Le récit s’ouvre sur la phase terminale de sa trajectoire (« Aspen 1953 »), mourant apaisée à 84 ans. Il s’achève sur sa naissance (« Londres 1882 ») dans l’Angleterre corsetée de la reine Victoria, dont sa mère est en quelque sorte la réplique miniature quant aux mœurs ; psychologiquement, une femme aigrie, inconsolée de son mariage avec Sigismond Lowry, tailleur d’origine hongroise juive ; il reportera sur sa fille la recherche de la liberté qui lui a fait défaut et ne lui ménagera pas son appui financier pour ses voyages et son établissement. Très tôt, « Mina considère que l’art a pour mission de conférer au monde sa dimension spirituelle ». Telle est sa voie. « Munich 1900 » puis « Paris 1901 »la montrent dans son développement personnel, alors que s’y élabore la scène cosmopolite et esthétique où se joue son existence, polarisée sur la création et l’amour. L’amour ? Échec longuement vécu que son mariage avec Stephen Haweis, qu’elle prend pour un « garçon libre » avant de découvrir « le petit homme avec un grand nom ». Le pan ensoleillé de sa vie durant ces années-là est la peinture, à laquelle elle s’adonne sous le pseudonyme par lequel elle se fait connaître (Loy « parce que ça sonne bien, parce que sa judaïté ne prend ainsi plus toute la place sur les œuvres qu’elle propose au regard du public »), en même temps que l’excentricité devient sa loi en matière d’art et comme mode de vie. L’apprentissage de la douleur est aussi au programme : sa fille Oda, dont le père véritable est peut-être le Dr Le Savoureux, meurt à un an d’une méningite.

Le décor change encore :« Florence 1907 », où « elle est à l’écoute de toutes les sensibilités typiques de son époque ». Parmi les rencontres notables : le critique d’art Berenson, le futuriste Marinetti, la novatrice littéraire Gertrude Stein. Elle produit peu, mais les fascine tous. Elle rédige en secret les poèmes oraculaires qui deviendront ses Love Songs. Dessinatrice de mode, elle confectionne aussi des chapeaux et des abat-jour. Ses dons, son goût, font d’elle aux yeux de tous une personnalité singulière et qui plaît.

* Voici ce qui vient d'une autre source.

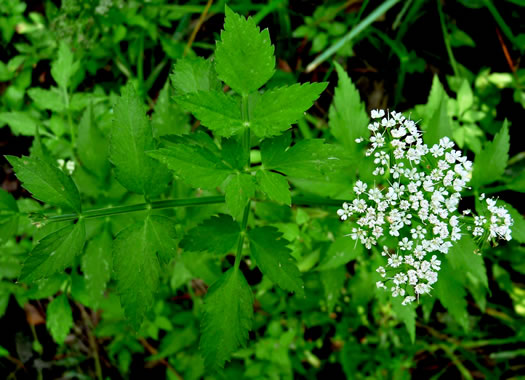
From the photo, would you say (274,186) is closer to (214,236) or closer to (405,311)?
(214,236)

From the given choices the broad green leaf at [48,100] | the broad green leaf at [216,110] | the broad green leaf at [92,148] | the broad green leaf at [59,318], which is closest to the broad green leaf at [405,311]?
the broad green leaf at [216,110]

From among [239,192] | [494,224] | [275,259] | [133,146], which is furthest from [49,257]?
[494,224]

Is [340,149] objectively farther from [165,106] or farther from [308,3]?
[308,3]

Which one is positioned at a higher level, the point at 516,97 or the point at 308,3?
the point at 308,3

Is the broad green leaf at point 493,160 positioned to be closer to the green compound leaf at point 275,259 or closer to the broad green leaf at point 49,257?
the green compound leaf at point 275,259

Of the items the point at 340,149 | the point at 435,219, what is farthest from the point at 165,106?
the point at 435,219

C’est à New York (« 1916 et années suivantes ») que se nouent les rencontres capitales (Duchamp, qui désacralise l’art) et que se déroule la grande histoire d’amour avec Arthur Cravan, de son vrai nom Fabian Lloyd, « poète-boxeur » rebelle à tout ordre social, avec qui elle connaîtra la « source de l’enchantement ». La disparition de cet amant prodigieux dans le golfe du Mexique, en décembre 1918, en fera l’« absent colossal » dont le souvenir ne cessera de la hanter. Prophétesse du féminisme, elle sera aussi l’auteur du seul livre paru de son vivant : Le Baedeker lunaire, où on lit cette magnifique définition de Leopold Bloom, le héros de Joyce : « Un Don Juan de Judée en route vers sa libido. » Elle a le temps de remettre à Breton des œuvres de Cravan, puis de vieillir et de mourir incognito, non sans faire penser à Djuna Barnes, auteure de l’admirable Bois de la nuit, dont elle fut éprise, après avoir vécu « libre, en artiste ».

Je ne doute pas qu’elle eût goûté avec humour qu’on la confondît avec l’actrice Myrna Loy, qui interpréta à l’écran la détective de Dashiell Hammett.